I was commander of the 57th at Kontum in the spring of 69. We supported Pat's Hospital in Kontum and the mung village outside of the city. What happened to Pat and her nurses? Was the mung village wiped out? One of the things I wonder about.

Editor's Note: Dr. Patricia Smith died in December, 2004- her obituary is available for viewing.

James Ted Kearns <>
Platteville, WI USA - Monday, February 14, 2011 at 23:32:29 (EST)

I was the crew chief on the C130 (1854) that blew the tire in Kontum. Three maintenance personnel did come out of Tan Sun Nhut later that morning, myself, a hydraulic tech and an assistant crew chief (Gadkie- not sure). We came in on another C130 that did a roll through, our palletized equipment was push off and we followed by jumping.
Oh- and they told us we would be on the ground before sunrise, that didn't happen.
The rockets started coming in before we could get the tire off the axle.
Anyways we ran to a ditch in-front-fuel out of the damaged wing started coming our way, moved to a bunker. Found the flight crew of 1854 in yet another bunker.
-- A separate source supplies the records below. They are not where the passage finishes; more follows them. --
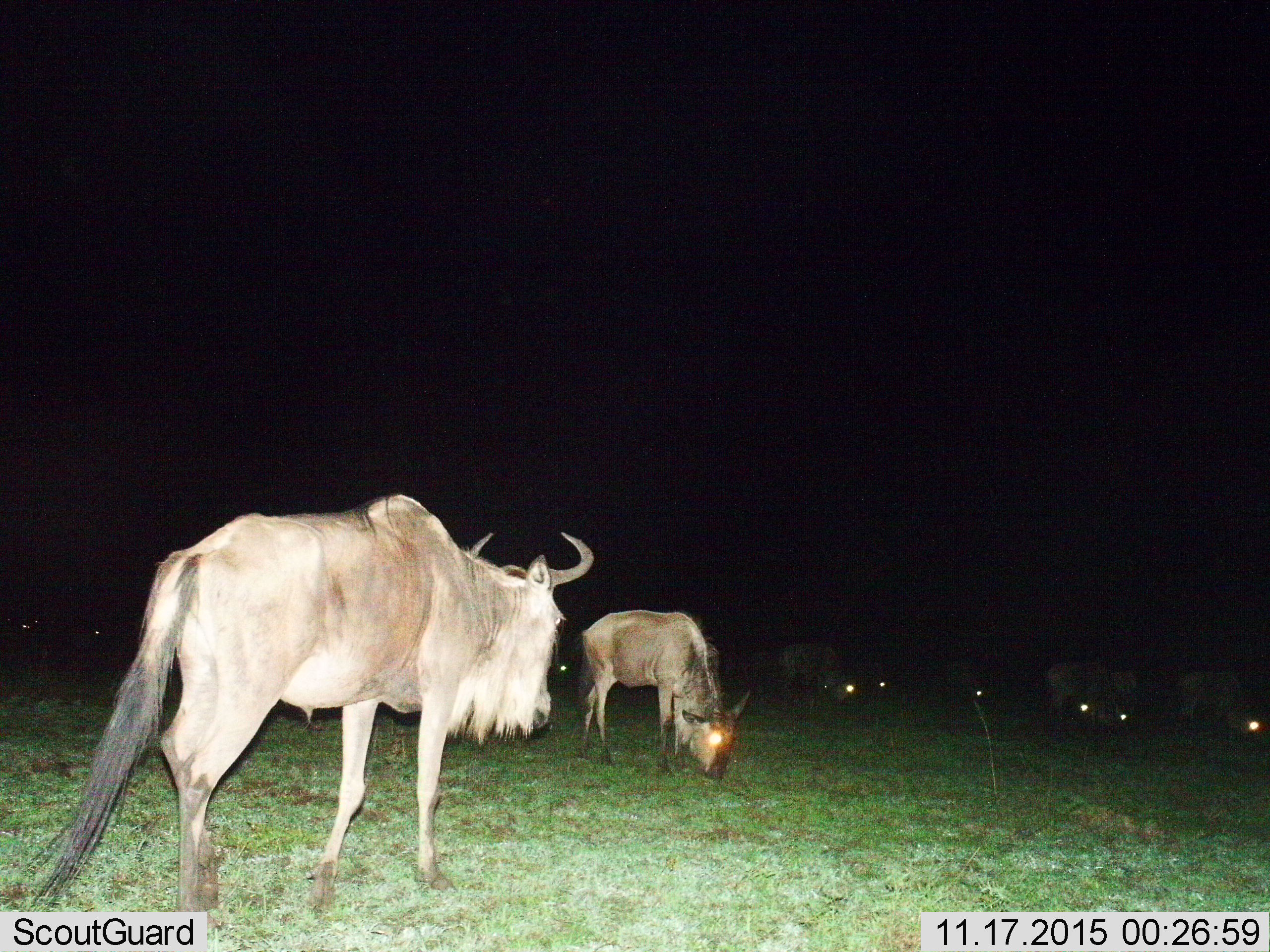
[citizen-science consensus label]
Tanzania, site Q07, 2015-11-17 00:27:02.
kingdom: Animalia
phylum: Chordata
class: Mammalia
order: Artiodactyla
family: Bovidae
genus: Connochaetes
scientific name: Connochaetes taurinus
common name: blue wildebeest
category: wildebeest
Wildebeest (blue wildebeest) (Connochaetes taurinus), count 11-50. Behavior (volunteer vote fractions): standing 50%, resting 17%, moving 67%, interacting 17%. Young present (vote fraction): 0%. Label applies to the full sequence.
The Gadkie was hit in the arm by shrapnel.
A helicopter was finally able to make it in, loaded him on board and off to Pieiku ( I believe) we went.
At the hospital they pulled the shrapnel out of Gadkie's arm, sewed him up (gave him piece) and back to Tan Sun Nhut we went.
Never saw Gadkie again, I was one day short of returning to CCK-and 30 days short returning to the States.
Never knew how it ended with 1854-- but should been a jack under the axle--

Brookfield, Illinois USA - Monday, January 03, 2011 at 16:10:03 (EST)

Nice site, will be back. Served with A/1/503d, 173d Abn Bde, Feb 67-Feb 68. Didn't not keep up with the war much after getting back to the States. Was around Dak To from Jul67 until Deros in 68. 11B2P - 11C2P MOS. Welcome Home! Some gave some, some gave all! Airborne!